You can just check the summary of the model. Does the summary meet your expectations?

summary(vot_bm)

Carefully look through the Regression Coefficients of the model and make sure you understand what each raw corresponds to. It should be clear by now that while the first coefficient, the “intercept”, is the mean VOT with aspirated stops, the second and third coefficients are the difference between the mean VOT of aspirated stops and the mean VOT of voiced and voiceless stops respectively. This falls out of the formulae you worked out in Exercise 3.

The following paragraph shows you how you could write up the model and results in a paper.

We fitted a Bayesian regression model to Voice Onset Time (VOT) of Mixean Basque stops. We used a Gaussian distribution for the outcome and phonation (aspirated, voiced, voiceless) as the only predictor. Phonation was coded using the default treatment coding.

According to the model, the mean VOT of aspirated stops is between 30 and 36 ms, at 95% probability (\(\beta\) = 33, SD = 1.5). At 95% confidence, the VOT of voiced stops is 73-81 ms shorter than that of aspirated stops (\(\beta\) = -77, SD = 1.86), while the VOT of voiceless stops is 10-16 ms shorter than that of aspirated stops (\(\beta\) = -13, SD = 1.58).

29.3 Indexing with three levels

In Chapter 28, you learned about including categorical predictors in regression models using indexing, rather than the default treatment coding.
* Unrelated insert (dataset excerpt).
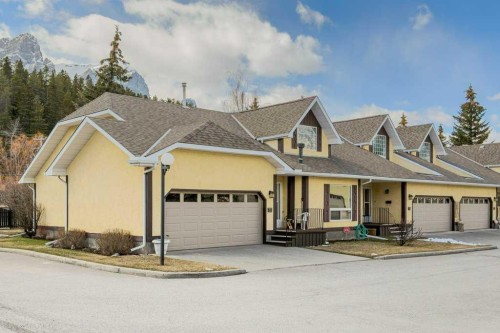 35-216 Three Sisters Drive, Canmore, AB - Outdoor With Facade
With indexing, the regression coefficients indicate the predicted mean outcome at each level of the categorical predictor. There is nothing special about predictors with three levels: you get one coefficient per level, so three in total.

Here is the mathematical formula of the model.

\[ \begin{align} \text{VOT}_i & \sim Gaussian(\mu_i, \sigma)\\ \mu_i & = \beta_1 \cdot P_{\text{A}[i]} + \beta_2 \cdot P_{\text{VD}[i]} + \beta_3 \cdot P_{\text{VL}[i]}\\ \end{align} \] The coefficients \(\beta_1, \beta_2, \beta_3\) are the mean VOT for each level of phonation.

Exercise 4

Figure out the coding table for the levels of phonation like we did in Chapter 28 for IsWord.

To fit a model of VOT by phonation using indexing, simply use the 0 + syntax, like shown in the following code.

vot_bm_i <- brm(
  VOT_ms ~ 0 + phonation,
  family = gaussian,
  data = eu_vot,
  seed = 6725,
  file = "cache/ch-regression-more-vot_bm_i"
)

Run the model and look at the regression coefficients. Do they match your expectations? It is always good to also plot the predicted values.

conditional_effects(vot_bm_i)
Figure 29.2: Predicted VOT by consonant phonation in Mixean Basque based on vot_bm_i.
Exercise 5

Write a short report of the model. Include information on the model specification, including coding of categorical predictors, and the regression coefficients. Do these results suggest three different VOT categories?